Intro Post: Passionate about an inherently stupid idea.

I have been frustrated by the results of my last Capstone paper: 12 pages of research into charitable loans; reading books on microlending and online charities, only to find that sites like Kiva and whatnot have already accomplished a set of similar aims.

Stuck in a rut, I'm asking myself: Why should I bother going forward with a project that has already been done, and already done successfully? Contemplating a series of shifts in my Capstone focus, I'm frustrated, anxious, nauseous. I don't want to do it.

But then I remember something: The fundamentals of something like Kiva is not the history of lending or anything to do with "disintermediation." The principle of Kiva and the Grameen bank are something else entirely: The notion of trust.

Trust does have a series of risks involved, of course. And you can see it on display in the current financial crisis: Banks are failing, and consumers are avoiding credit; Trust is gone. With Grameen, the bank's early days were plagued with the concept that the poorer people would never pay money back; that the risk was too high. The reason Grameen is revolutionary is partly because of it's model, but also because of the risk it was willing to take: It bet the business on the notion of Trust.

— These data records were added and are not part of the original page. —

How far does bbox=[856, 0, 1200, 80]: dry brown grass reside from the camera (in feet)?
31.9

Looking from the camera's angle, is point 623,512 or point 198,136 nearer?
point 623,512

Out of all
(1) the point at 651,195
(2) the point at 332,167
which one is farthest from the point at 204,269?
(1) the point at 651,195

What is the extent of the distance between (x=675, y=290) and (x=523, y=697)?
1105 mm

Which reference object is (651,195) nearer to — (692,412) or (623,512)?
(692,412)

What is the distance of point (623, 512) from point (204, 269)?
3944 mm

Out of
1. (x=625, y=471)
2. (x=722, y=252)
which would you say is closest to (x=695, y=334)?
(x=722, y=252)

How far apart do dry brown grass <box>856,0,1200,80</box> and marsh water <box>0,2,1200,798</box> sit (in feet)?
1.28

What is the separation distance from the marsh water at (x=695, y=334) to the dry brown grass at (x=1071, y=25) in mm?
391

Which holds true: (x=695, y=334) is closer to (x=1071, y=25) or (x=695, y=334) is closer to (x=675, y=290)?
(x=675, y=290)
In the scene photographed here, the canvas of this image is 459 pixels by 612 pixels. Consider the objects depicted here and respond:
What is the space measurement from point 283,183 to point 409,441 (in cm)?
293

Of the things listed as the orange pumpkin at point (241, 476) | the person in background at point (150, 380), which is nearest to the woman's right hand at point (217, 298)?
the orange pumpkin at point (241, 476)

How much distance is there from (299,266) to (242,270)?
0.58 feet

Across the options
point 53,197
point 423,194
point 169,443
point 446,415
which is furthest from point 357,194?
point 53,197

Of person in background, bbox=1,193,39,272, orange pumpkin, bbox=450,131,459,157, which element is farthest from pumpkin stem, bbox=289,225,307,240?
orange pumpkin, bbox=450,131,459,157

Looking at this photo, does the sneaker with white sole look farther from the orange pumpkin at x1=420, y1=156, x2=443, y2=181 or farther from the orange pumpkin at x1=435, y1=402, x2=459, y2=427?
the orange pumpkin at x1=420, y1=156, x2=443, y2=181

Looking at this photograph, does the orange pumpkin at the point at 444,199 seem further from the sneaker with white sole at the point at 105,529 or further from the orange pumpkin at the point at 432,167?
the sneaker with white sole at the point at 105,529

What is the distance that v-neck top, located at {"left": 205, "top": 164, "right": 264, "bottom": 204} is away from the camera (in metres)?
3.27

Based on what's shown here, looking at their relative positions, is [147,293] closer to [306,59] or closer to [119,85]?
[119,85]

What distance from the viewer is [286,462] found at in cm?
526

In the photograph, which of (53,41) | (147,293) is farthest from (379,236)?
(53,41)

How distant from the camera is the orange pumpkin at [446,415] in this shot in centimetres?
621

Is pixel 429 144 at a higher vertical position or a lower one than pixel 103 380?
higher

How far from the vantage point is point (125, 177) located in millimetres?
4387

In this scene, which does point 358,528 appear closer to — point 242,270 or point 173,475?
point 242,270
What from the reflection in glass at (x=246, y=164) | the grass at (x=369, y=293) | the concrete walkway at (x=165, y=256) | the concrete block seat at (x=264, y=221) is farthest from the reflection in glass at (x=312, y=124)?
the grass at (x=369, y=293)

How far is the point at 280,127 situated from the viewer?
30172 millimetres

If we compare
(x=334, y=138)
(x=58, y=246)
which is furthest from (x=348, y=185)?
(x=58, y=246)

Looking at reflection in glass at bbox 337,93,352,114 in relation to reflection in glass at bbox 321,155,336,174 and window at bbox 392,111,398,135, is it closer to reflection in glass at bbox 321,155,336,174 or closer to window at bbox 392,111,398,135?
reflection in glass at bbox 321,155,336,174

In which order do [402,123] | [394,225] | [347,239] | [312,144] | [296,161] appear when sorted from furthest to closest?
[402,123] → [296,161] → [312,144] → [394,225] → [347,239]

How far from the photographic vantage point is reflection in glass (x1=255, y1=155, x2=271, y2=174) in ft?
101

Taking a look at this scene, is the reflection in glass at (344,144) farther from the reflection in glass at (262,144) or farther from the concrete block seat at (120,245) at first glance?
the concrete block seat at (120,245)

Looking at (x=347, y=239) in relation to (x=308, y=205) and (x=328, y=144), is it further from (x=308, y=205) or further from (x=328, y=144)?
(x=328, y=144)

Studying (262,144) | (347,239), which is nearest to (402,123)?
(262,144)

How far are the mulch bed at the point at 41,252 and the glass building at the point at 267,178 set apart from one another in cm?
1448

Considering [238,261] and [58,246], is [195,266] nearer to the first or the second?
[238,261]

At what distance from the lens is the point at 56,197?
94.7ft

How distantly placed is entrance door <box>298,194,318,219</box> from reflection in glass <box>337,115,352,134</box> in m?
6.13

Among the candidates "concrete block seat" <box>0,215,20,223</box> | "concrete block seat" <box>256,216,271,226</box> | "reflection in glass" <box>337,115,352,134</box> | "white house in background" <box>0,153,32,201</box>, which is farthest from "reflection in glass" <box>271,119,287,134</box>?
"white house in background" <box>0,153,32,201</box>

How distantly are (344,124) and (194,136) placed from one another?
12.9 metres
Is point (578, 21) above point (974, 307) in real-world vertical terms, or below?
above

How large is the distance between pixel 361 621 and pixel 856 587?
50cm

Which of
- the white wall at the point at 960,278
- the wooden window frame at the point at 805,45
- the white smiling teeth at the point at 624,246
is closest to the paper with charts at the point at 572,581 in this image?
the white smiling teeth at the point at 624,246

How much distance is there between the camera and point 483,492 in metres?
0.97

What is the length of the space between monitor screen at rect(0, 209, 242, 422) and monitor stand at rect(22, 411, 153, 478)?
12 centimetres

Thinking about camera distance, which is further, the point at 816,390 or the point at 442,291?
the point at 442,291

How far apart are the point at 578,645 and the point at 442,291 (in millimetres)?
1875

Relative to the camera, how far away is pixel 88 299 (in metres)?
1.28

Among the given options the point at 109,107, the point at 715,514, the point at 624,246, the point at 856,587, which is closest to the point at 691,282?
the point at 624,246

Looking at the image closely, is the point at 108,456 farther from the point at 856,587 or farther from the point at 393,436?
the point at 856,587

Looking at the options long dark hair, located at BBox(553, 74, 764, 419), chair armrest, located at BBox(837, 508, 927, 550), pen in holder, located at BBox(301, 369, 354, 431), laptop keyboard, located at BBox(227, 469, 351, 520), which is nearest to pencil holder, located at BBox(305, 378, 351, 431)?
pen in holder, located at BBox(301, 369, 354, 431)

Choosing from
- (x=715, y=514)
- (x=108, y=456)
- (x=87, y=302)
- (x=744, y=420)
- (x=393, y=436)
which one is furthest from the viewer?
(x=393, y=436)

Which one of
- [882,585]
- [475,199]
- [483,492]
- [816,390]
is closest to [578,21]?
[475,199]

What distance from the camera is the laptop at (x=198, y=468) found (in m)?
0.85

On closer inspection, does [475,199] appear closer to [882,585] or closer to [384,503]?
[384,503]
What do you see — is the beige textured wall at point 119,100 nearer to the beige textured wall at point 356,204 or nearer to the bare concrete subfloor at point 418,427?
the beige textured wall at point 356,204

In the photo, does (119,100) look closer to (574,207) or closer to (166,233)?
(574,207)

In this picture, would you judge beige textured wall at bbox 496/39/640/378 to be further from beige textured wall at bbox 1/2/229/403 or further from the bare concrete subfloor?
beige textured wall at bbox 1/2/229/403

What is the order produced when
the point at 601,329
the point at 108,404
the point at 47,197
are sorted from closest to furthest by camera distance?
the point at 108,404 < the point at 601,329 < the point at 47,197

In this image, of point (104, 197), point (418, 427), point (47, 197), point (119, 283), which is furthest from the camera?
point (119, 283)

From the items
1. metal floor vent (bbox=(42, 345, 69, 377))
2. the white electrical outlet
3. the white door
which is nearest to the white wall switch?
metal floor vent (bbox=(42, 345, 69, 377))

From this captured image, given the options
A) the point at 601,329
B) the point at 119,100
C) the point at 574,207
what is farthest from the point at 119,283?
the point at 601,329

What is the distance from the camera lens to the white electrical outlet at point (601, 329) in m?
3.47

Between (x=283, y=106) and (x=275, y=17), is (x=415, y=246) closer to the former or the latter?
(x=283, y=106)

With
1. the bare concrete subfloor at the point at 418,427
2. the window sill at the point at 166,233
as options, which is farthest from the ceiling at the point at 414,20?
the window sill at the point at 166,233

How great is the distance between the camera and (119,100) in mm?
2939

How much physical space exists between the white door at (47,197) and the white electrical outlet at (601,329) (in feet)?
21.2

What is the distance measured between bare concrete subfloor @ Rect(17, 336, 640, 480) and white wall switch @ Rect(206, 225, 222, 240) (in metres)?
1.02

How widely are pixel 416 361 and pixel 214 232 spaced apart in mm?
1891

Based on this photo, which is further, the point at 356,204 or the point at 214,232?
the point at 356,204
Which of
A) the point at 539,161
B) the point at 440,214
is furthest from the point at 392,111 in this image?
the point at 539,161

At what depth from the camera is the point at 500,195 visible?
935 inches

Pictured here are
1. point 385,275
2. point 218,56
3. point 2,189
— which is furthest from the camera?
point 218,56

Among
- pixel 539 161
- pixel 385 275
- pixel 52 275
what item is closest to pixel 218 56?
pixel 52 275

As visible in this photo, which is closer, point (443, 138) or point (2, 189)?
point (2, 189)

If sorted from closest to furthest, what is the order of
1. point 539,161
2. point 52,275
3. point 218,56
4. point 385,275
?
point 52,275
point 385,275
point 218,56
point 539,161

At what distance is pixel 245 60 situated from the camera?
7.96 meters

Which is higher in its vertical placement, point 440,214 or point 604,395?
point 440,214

Over on Reddit, there's a community called Trust; the notion is simple: You send money to someone, and you trust them to send the money to someone else. It's not arranged, it's not charity, you just find a random address and send it money and a message to pass it along.

It's idealistic. It's naive. It's inherently stupid. But why? Because of the risk; because of our nagging sense of pessimism; because we know, cynics that we are, that we are probably going to lose money to someone who doesn't need it.

So: I want to simplify something like Grameen. We don't need a regulatory system. We don't need a non-profit organization monitoring the system. We need a site where people can ask for money if they need it and donate money if they feel like it. Leave the rest untouched.

The catch is the captcha. The community has to stay small. So to ask for money, you have to give money. That is: Anyone can look at anything on the site, but to post, you have to give someone something first. After that, you're trusted. It kills spam and it builds trust all in one swoop.

It's stupid; it's blatantly naive. But it's also very simple. It also builds a mountain on top of one of Mike Scott's criticisms of my earlier project - that no one wants to lend money to friends. OK, so don't. Give money away. To strangers.

Totally stupid. But totally possible.